E se a pegada for caminhar, entre os trekkings mais famosos estão o Caminho do Sertão, que pode ser dividido em 2 dias e precisa ser organizado com antecedência. O primeiro dia são 20 quiômetros através do corredor ecológico que liga o Parque Nacional ao Parque Estadual da Serra das Araras. No caminho são cânions, casas bucólicas e travessias de rios. Já o segundo um pouco menor, segue em direção ao topo do Morro Três Irmãos. Aí você pergunta: “Mas e o misterioso e temido liso do Sussuarão?” Quem leu a obra de Guimarães Rosa, busca o deserto percorrido pelo jagunço Riobaldo, a metáfora da travessia da vida.
Um estudo feito pelo engenheiro florestal Guilherme Braga Neves concluiu que o autor levou à risca a topografia, os acidentes geográficos e os cursos de rios para escrever sua obra. O romance cita pelo menos 424 localidades reais. Porém o debate já dura anos e anos. Alguns afirmam ser a Serra da Sussuarana, no município de Cocos, outros acham que se trata do Liso da Campina. Os guias locais, ao meu ver, são os que tem a melhor opinião: Não importa o lugar exato, aqui é possível observar em todos os lugares muito daquilo que descreve o jangunço no livro, o sertão e as dificuldades na savana estão em toda parte.

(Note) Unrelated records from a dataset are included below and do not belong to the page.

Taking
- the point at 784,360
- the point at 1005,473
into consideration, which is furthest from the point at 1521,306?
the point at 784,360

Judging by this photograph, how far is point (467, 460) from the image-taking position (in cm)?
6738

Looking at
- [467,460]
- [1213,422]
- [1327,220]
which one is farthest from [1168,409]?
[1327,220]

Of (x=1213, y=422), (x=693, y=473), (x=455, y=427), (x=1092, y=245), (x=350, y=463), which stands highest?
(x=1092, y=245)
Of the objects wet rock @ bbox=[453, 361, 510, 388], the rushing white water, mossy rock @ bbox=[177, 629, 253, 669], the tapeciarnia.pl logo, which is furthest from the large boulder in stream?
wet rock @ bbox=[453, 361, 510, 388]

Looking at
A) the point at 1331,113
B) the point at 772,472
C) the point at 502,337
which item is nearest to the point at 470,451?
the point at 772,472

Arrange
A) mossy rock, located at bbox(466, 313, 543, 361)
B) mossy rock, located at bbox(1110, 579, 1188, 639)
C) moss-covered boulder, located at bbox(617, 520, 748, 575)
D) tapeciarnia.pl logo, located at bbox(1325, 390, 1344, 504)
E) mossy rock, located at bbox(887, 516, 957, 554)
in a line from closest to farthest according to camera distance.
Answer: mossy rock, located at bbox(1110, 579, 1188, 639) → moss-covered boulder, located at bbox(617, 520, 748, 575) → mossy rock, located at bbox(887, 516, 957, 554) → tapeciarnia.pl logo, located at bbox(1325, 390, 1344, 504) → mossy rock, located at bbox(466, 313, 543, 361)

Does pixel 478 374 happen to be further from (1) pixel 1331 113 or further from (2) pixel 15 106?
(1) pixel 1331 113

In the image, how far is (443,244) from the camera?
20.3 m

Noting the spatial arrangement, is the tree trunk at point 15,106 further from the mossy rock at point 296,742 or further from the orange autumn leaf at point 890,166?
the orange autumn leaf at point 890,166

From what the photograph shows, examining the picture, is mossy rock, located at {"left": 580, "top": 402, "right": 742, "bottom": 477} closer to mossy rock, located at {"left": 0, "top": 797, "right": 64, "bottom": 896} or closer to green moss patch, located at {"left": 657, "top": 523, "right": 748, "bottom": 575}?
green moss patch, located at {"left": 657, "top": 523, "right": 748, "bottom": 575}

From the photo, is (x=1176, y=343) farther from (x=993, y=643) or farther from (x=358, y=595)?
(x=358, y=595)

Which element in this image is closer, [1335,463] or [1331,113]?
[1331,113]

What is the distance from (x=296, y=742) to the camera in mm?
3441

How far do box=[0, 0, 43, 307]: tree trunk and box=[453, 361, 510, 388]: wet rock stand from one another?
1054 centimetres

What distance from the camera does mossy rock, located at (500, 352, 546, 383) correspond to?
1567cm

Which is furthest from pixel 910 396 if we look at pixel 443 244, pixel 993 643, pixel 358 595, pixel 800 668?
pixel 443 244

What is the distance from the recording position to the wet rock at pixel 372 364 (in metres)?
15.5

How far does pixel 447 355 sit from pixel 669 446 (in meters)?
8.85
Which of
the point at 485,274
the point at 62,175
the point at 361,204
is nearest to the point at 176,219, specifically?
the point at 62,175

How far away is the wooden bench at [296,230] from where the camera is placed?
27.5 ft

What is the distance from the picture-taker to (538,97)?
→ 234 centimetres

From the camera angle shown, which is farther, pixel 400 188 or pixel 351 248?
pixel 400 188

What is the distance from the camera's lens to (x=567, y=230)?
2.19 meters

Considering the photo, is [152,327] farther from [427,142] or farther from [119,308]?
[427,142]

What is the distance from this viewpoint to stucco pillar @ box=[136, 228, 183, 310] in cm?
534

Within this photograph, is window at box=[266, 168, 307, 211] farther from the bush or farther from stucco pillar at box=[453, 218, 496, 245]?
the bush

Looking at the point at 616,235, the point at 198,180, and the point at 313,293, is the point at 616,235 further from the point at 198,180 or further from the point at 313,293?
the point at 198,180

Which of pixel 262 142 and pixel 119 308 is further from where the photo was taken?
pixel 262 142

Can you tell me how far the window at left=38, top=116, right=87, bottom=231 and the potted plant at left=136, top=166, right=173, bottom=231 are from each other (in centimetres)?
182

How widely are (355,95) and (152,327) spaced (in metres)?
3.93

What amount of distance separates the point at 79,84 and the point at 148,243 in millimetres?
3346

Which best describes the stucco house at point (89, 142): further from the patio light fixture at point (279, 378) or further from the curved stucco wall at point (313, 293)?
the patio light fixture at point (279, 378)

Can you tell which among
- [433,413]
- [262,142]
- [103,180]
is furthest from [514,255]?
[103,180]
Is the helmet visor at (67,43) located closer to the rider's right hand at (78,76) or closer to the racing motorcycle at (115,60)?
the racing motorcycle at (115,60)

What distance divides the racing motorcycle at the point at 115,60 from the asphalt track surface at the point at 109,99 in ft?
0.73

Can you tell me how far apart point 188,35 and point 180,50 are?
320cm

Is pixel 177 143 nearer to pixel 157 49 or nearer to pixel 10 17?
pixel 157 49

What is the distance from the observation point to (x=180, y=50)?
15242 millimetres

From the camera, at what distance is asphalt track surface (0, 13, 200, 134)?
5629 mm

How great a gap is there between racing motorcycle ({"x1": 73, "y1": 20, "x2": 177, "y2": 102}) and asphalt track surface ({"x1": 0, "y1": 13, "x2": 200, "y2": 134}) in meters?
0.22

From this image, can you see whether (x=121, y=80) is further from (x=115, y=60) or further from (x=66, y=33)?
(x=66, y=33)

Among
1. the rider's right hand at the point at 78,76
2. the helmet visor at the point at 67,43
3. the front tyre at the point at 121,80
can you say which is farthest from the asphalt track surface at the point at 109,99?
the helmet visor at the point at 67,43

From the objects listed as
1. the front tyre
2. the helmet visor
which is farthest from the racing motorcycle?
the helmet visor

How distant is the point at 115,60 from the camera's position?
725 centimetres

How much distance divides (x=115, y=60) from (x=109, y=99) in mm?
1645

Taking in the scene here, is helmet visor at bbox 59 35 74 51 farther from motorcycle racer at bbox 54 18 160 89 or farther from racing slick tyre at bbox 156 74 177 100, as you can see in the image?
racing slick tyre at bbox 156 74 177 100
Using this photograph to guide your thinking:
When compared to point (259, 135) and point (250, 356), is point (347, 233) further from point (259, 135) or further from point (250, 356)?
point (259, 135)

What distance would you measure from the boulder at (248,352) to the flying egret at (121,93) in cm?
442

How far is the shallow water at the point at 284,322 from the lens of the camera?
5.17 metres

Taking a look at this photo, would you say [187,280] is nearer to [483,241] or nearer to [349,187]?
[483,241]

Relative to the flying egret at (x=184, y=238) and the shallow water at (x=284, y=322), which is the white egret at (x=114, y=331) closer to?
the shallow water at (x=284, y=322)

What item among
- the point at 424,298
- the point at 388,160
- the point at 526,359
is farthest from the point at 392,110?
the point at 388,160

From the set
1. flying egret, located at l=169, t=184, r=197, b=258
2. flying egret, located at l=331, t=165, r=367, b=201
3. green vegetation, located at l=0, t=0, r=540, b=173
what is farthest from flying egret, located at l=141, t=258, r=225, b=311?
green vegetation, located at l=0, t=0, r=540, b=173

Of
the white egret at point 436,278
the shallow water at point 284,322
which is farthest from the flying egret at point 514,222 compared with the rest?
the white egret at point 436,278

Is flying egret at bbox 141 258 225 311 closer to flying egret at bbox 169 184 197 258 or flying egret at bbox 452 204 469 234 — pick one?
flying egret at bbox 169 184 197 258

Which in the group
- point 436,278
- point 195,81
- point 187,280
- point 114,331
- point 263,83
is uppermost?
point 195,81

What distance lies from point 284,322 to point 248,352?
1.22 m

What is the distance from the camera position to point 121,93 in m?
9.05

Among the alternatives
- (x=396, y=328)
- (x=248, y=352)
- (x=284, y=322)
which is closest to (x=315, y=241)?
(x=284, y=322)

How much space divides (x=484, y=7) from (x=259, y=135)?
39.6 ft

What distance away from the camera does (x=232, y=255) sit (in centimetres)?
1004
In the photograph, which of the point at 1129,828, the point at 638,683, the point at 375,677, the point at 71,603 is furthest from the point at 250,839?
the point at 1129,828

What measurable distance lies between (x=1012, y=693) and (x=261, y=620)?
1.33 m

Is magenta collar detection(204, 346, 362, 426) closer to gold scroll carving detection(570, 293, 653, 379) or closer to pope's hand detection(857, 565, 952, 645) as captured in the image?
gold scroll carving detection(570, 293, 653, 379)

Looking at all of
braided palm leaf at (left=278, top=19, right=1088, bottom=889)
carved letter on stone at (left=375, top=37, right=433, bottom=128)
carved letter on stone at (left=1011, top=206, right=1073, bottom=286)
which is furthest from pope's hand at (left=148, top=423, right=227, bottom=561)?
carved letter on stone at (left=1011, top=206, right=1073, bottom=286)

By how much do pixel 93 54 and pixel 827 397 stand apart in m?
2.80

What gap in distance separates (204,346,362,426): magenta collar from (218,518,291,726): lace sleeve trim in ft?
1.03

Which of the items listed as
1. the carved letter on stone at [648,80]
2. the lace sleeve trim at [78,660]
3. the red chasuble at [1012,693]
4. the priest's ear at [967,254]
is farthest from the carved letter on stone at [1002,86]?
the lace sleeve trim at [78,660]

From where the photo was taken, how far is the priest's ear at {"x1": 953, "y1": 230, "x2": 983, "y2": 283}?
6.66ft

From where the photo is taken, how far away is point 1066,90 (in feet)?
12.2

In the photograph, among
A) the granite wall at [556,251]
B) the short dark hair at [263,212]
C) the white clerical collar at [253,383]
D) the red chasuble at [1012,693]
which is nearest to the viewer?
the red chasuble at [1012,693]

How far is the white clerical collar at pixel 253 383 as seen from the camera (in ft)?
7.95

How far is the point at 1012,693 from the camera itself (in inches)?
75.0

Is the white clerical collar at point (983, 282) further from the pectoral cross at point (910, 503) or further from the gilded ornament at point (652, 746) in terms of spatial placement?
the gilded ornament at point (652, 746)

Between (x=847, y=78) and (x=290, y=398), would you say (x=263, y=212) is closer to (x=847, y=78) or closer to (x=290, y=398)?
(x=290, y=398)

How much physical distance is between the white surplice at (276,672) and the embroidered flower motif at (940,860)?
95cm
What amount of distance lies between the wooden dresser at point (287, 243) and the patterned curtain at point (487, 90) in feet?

Estão mesmo. Mas as épocas são outras e o que não pode é ser brasileiro e não conhecer esse lado do país. Entre as aventuras no sertão, se “aventurar” com a gastronomia (riquíssima) local é um privilégio. Cagaita, Mangaba, Murici, Baru e claro Pequi. Através de sucos, drinks, arroz, farofas e por aí vai. Cada refeição é uma surpresa maravilhosa. Riquezas sem fim.
Das experiências inesquecíveis do Cerrado é observar o sol cair entre os galhos secos do sertão. Uma bola de fogo que engole a mata no horizonte. E quando achava ter visto tudo, dei de cara com a lagoa das Araras, próxima a área do Trijunção, já com a noite chegando. Resolvemos fazer um remo noturno para observação dos jacarés que ficam na encosta do lago. A lua inteiramente cheia e enorme ainda baixa, refletia sua luz nas águas calmas do lago. E quando só se escutava o barulho dos remos trabalhando, vem o aulir de um lobo guará, para mostrar quem reina por ali. Ao deixar os caiaques na borda do lago, fomos recepcionado por ele, que nos encarou firmemente por alguns minutos, e depois seguiu seus passos pela mata, mostrando que ali era tudo dele.
Como chegar:
Vôo até Brasilia + 360 km de carro até o Parque.
Onde ficar:
Pousada Trijunção, que já faz o percurso Brasilia – Sertão Veredas e todas as expedições.